*Set exercise:* Transcribe everything from the line containing "How far from the vantage" down to the final line of the records below, reproducing each line without alteration.
★ ★ ★ ★ ★ ★ ★
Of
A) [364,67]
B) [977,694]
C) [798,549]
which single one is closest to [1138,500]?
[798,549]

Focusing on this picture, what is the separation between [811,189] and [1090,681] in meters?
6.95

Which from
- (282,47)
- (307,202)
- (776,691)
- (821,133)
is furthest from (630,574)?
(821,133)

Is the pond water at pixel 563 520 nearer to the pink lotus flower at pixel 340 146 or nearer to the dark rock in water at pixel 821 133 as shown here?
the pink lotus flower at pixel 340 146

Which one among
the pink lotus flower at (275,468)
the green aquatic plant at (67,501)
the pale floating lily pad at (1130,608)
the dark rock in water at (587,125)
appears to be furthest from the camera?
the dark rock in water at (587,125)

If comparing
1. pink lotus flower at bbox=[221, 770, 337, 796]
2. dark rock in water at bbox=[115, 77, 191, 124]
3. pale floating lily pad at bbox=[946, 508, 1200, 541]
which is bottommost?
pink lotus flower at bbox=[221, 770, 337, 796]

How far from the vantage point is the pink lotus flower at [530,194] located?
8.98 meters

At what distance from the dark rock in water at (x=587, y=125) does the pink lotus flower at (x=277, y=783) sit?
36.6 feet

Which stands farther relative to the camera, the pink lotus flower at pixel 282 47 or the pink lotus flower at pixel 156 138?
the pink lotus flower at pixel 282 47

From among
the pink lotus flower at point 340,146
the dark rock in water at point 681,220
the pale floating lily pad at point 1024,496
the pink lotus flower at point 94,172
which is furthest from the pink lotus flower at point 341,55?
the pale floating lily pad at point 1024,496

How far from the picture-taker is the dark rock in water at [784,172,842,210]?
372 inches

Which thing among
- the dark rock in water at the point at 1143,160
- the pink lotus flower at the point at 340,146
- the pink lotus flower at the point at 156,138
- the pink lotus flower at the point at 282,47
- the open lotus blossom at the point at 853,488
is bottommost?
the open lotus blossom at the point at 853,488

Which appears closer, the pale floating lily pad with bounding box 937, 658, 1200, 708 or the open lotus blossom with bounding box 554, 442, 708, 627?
★ ★ ★ ★ ★ ★ ★
*Completed exercise:*
How far from the vantage point is the pink lotus flower at [530,194] located?
8.98 meters

At what distance from the dark rock in water at (x=587, y=125) does the pink lotus flower at (x=277, y=783) sit?
36.6 feet

Which stands farther relative to the camera, the pink lotus flower at pixel 282 47 or the pink lotus flower at pixel 156 138?
the pink lotus flower at pixel 282 47

From among
the pink lotus flower at point 340,146
the dark rock in water at point 681,220
the pale floating lily pad at point 1024,496
the pink lotus flower at point 94,172
which is furthest from the pink lotus flower at point 341,55?
the pale floating lily pad at point 1024,496

How far from the picture-taker is the dark rock in water at [784,172,842,210]?
372 inches

Which thing among
- the dark rock in water at the point at 1143,160
- the pink lotus flower at the point at 340,146
- the pink lotus flower at the point at 156,138
- the pink lotus flower at the point at 282,47
- the open lotus blossom at the point at 853,488
is bottommost?
the open lotus blossom at the point at 853,488

Which appears closer, the pale floating lily pad with bounding box 937, 658, 1200, 708 or the open lotus blossom with bounding box 554, 442, 708, 627?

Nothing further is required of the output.